A: The sisters were courageous to hire a young designer — I had long hair and was wearing a Cerruti hat, dark glasses, a printed ascot tie and a jacket that looked like a British shooting jacket. I used to wear it together with French-style culottes and boots and I had a bag that I bought in Milan. When I see it now I think it?s not too bad. It?s not me but at the same time I know that style represents me.

Q: Today you and Fendi have created a new term, "Haute fourrure".
A: It means haute couture for furs, the 'Royal Fur of Furs'. I never do fur in France because there are not many great fur artisans and their techniques are very basic compared to what I'm used to at Fendi.

Q: What makes Fendi's fur different?
A: The fur industry is part of Italian culture. You can find the most competent artisans with an incredible savoir faire. Fendi artisans train for almost 10 years before starting to cut out a piece — this is why Fendi's furs are the most beautiful and exclusive in the world.

Q: What is the source of your inspiration for this Haute fourrure collection?
A: I took inspiration from some illustrations of legends and fairy tales, very romantic but modern at the same time. There are furs mixed with feathers and other unexpected materials.

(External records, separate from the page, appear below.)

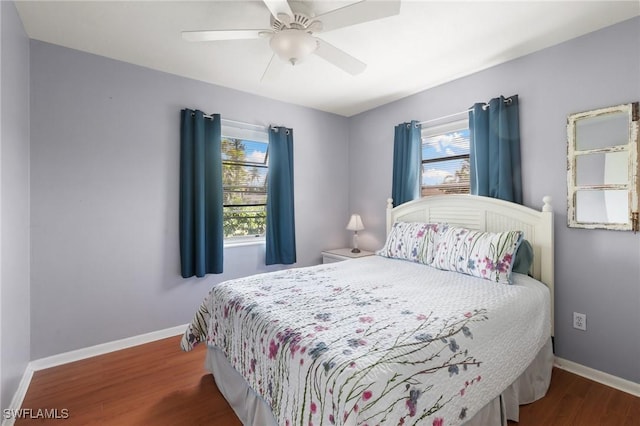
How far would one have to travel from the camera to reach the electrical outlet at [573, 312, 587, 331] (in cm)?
222

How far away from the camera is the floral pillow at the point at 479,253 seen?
211 cm

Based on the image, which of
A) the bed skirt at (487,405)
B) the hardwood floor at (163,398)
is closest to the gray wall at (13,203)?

All the looks have something poetic, but in a very modern dimension.

Q: You like experimenting with materials.
A: I like mixing things that are not supposed to go together. Everything could be tried and tested. It can work or not, but if your mind is not open to all kind of mixes you had better stop.

Q: You also invented summer furs suitable to be worn in hot countries like the Emirates.
A: I don't think too much about the season. It's warm and cold in the world. Certainly, furs are also worn in hot countries like the Emirates — they put air-conditioning in their houses and then they can wear fur.

Q: What is elegance to you?
A: It is a moral attitude. Some Indian and African women have such an innate elegance they look great even with the few things they dress with.

Q: What do you like reading?
A: I love reading magazines and biographies, but also a good dictionary. The French language has changed too much, it's too "cocasse," crass, almost ridiculous. I am for the pure French.

Q: What is your advice to a young designer?
A: No advice. Everyone has their own path.